I placed the bottom photo on top of the pile. ‘Here.’

It was a shot of Melanie’s arm. Bruising discoloured her skin from her shoulder to her elbow. What interested me was lower than that, almost out of shot.

Juliet whipped the photo out of my hand and laid it beside the shard of plastic on her desk.

It was a perfect match for the fake nails on four of Melanie’s fingers. The one from her middle finger was missing.

Juliet’s face transformed with triumph. ‘This is it.’

Why would Karl have kept her false nail unless he’d killed Melanie?

I nodded but couldn’t revel in catching our killer. I’d led us here, but the route was winding. If I’d listened to my gut, the man hoarding a trophy from Melanie’s body would have gotten away with killing her.

A sharp tap at the door made us both flinch.

‘What?’ Juliet snapped.

David scowled from the doorway. ‘Sorry to interrupt.’ He sauntered in, two evidence bags tucked behind his folded arms. ‘I thought you’d want me to come straight away if we found important evidence.’
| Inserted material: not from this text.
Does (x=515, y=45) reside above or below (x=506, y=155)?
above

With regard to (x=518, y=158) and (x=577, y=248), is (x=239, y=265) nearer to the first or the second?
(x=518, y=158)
‘You missed some.’ Juliet pointed at the broken off nail in its nest of coins.

The sneer on David’s face faded. ‘Where did you find that?’

‘It was in the wallet,’ I cut in before Juliet could say something overly scathing and make David revert to being an unhelpful arse.

He tutted. ‘I didn’t check that, but I’ll get on to whoever did.’ He held out his evidence bags. ‘We found these stashed under the spare wheel.’

The nearest bag contained a set of car keys. The BMW insignia was clear through the crumpled plastic.

Juliet beamed at the bag David held closest to her. ‘We’ve fucking well got him.’

The torn fabric was frayed and stained with mud, but grey birds flew across a navy background.